» EXERCISE DESCRIPTION
Exclude any images and output the remaining records exactly.

══════════

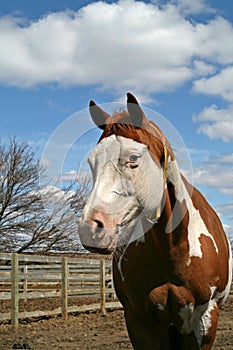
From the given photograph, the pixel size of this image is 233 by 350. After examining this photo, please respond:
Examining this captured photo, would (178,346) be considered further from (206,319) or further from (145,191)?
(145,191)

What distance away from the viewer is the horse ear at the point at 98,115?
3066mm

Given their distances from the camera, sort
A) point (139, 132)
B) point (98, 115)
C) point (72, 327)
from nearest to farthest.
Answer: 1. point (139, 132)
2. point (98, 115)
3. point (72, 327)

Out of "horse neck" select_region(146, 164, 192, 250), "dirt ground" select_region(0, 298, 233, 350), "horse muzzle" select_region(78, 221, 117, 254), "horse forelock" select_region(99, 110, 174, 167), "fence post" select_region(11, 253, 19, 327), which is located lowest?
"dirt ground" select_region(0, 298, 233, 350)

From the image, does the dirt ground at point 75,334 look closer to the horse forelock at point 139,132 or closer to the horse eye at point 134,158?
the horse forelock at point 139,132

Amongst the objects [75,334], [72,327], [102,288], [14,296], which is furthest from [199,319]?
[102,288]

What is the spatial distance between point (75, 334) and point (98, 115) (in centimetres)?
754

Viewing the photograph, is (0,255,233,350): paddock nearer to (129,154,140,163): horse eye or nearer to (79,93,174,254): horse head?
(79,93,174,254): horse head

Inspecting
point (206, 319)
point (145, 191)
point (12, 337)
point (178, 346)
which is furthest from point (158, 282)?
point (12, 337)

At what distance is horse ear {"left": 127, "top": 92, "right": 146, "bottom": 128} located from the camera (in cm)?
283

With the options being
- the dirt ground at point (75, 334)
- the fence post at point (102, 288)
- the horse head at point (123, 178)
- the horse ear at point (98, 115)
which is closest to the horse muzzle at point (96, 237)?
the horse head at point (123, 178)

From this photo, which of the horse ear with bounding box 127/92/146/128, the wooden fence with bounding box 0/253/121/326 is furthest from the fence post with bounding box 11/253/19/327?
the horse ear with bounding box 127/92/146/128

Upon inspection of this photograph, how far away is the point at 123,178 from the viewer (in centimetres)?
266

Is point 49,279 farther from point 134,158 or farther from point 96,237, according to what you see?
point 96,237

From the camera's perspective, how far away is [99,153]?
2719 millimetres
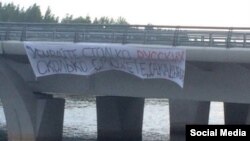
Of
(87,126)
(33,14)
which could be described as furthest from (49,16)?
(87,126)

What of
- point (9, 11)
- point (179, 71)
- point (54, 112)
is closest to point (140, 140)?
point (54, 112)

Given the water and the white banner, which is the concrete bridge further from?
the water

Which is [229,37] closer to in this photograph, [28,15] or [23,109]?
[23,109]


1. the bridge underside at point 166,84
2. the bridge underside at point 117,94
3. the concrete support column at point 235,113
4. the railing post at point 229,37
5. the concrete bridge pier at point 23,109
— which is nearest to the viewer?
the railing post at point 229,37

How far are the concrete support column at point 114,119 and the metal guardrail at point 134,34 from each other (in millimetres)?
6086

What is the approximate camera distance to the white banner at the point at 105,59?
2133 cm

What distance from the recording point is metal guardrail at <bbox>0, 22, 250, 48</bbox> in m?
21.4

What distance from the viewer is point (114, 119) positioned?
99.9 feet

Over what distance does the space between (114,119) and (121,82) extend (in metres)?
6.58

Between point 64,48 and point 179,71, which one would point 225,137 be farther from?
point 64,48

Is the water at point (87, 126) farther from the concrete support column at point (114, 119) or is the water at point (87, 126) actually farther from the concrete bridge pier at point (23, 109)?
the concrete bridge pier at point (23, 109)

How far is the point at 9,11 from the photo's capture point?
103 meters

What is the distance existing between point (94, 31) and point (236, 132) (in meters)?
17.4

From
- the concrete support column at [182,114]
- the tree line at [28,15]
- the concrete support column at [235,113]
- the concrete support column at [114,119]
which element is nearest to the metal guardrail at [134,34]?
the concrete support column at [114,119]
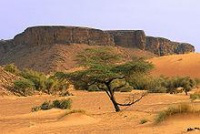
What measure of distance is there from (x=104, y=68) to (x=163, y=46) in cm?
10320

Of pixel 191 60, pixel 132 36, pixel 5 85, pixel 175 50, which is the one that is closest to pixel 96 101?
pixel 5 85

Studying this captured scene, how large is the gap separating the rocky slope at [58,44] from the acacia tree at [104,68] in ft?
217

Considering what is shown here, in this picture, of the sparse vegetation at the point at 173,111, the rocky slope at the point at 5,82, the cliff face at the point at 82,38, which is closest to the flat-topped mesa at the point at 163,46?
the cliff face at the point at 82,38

══════════

» RESULT OF THE EXERCISE
From the given photograph, the pixel size of this image is 233 by 350. After examining this photo, please respond:
Examining this captured photo, would (178,346) be considered further from (206,319) or further from (145,191)?
(145,191)

What distance away from the viewer is the horse ear at the point at 98,115?
3066mm

Given their distances from the camera, sort
A) point (139, 132)
B) point (98, 115)
C) point (72, 327)
from nearest to farthest.
Answer: 1. point (139, 132)
2. point (98, 115)
3. point (72, 327)

Out of "horse neck" select_region(146, 164, 192, 250), "dirt ground" select_region(0, 298, 233, 350), "horse muzzle" select_region(78, 221, 117, 254), "horse forelock" select_region(99, 110, 174, 167), "fence post" select_region(11, 253, 19, 327), which is located lowest?
"dirt ground" select_region(0, 298, 233, 350)

From the image, does the dirt ground at point 75,334 look closer to the horse forelock at point 139,132 or closer to the horse eye at point 134,158?
the horse forelock at point 139,132

Amongst the objects [75,334], [72,327], [102,288], [14,296], which is furthest from [199,319]?
[102,288]

What is the spatial distance between point (75, 334) and point (98, 115) (in centimetres)?
754

Viewing the photograph, is (0,255,233,350): paddock nearer to (129,154,140,163): horse eye or nearer to (79,93,174,254): horse head?
(79,93,174,254): horse head

Inspecting
point (206, 319)
point (145, 191)
point (12, 337)
point (178, 346)
which is furthest from point (158, 282)?
point (12, 337)

At what distance is horse ear {"left": 127, "top": 92, "right": 146, "bottom": 128} located from the camera (in cm)?
283

With the options being
- the dirt ground at point (75, 334)
- the fence post at point (102, 288)
- the horse head at point (123, 178)
- the horse ear at point (98, 115)
which is closest to the horse muzzle at point (96, 237)?
the horse head at point (123, 178)

From this photo, which of the horse ear with bounding box 127/92/146/128, the wooden fence with bounding box 0/253/121/326 is furthest from the fence post with bounding box 11/253/19/327?
the horse ear with bounding box 127/92/146/128

Upon inspection of this photograph, how far away is the point at 123,178 from the viewer (in centimetres)?
266

Is point 49,279 farther from point 134,158 or farther from point 96,237, according to what you see?
point 96,237

From the camera's perspective, how far away is [99,153]?
2719 millimetres
Of
(87,126)
(33,14)
which could be described as furthest from (49,16)?
(87,126)

What of
- point (9, 11)
- point (179, 71)
- point (54, 112)
is closest to point (140, 140)?
point (54, 112)

Given the water and the white banner, which is the concrete bridge further from?
the water

Which is [229,37] closer to in this photograph, [28,15] or [23,109]?
[23,109]


1. the bridge underside at point 166,84
2. the bridge underside at point 117,94
3. the concrete support column at point 235,113
4. the railing post at point 229,37
5. the concrete bridge pier at point 23,109
— which is nearest to the viewer?
the railing post at point 229,37

How far are the concrete support column at point 114,119 and the metal guardrail at point 134,34 from each other (in millimetres)?
6086

What is the approximate camera distance to the white banner at the point at 105,59?
2133 cm

What distance from the recording point is metal guardrail at <bbox>0, 22, 250, 48</bbox> in m?
21.4

What distance from the viewer is point (114, 119) positioned?
99.9 feet

Over what distance does the space between (114,119) and (121,82) extend (in metres)?
6.58

Between point 64,48 and point 179,71, which one would point 225,137 be farther from?
point 64,48

Is the water at point (87, 126) farther from the concrete support column at point (114, 119) or is the water at point (87, 126) actually farther from the concrete bridge pier at point (23, 109)?
the concrete bridge pier at point (23, 109)

How far is the point at 9,11 from the photo's capture point?
103 meters

What is the distance existing between point (94, 31) and point (236, 132) (in meters)?
17.4

From
- the concrete support column at [182,114]
- the tree line at [28,15]
- the concrete support column at [235,113]
- the concrete support column at [114,119]
which element is nearest to the metal guardrail at [134,34]?
the concrete support column at [114,119]
What measure of distance is there from (x=104, y=68) to (x=163, y=46) in cm?
10320

Of pixel 191 60, pixel 132 36, pixel 5 85, pixel 175 50, which is the one that is closest to pixel 96 101?
pixel 5 85

Studying this captured scene, how large is the gap separating the rocky slope at [58,44] from the acacia tree at [104,68] in ft?
217

Considering what is shown here, in this picture, of the sparse vegetation at the point at 173,111, the rocky slope at the point at 5,82, the cliff face at the point at 82,38, which is closest to the flat-topped mesa at the point at 163,46?
the cliff face at the point at 82,38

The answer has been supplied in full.